> _Your task_
Return, copied in full, each row below that contains the string "bbox".
---+---
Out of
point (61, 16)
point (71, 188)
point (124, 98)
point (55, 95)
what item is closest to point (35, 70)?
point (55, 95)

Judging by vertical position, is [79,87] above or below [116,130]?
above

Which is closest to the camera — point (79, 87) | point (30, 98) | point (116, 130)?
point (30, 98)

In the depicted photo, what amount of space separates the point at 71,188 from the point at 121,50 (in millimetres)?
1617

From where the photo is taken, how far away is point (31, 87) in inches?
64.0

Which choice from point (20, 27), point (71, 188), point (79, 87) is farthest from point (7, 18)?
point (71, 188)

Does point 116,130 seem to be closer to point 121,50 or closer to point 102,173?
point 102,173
---+---
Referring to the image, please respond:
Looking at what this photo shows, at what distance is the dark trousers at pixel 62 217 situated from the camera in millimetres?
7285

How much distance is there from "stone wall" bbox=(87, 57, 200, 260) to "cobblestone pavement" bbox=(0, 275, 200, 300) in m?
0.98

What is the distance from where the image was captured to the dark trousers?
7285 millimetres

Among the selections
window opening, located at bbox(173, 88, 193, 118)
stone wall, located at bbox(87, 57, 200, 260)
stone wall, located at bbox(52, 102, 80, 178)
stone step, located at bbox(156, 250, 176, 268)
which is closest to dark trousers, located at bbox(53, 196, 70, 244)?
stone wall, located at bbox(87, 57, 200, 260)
---+---
> _Solution for this problem_
How much distance is there from "stone wall" bbox=(87, 57, 200, 260) to "cobblestone pavement" bbox=(0, 275, 200, 300) in m?
window opening, located at bbox(173, 88, 193, 118)
stone wall, located at bbox(87, 57, 200, 260)
stone wall, located at bbox(52, 102, 80, 178)
stone step, located at bbox(156, 250, 176, 268)
which is closest to dark trousers, located at bbox(53, 196, 70, 244)?
stone wall, located at bbox(87, 57, 200, 260)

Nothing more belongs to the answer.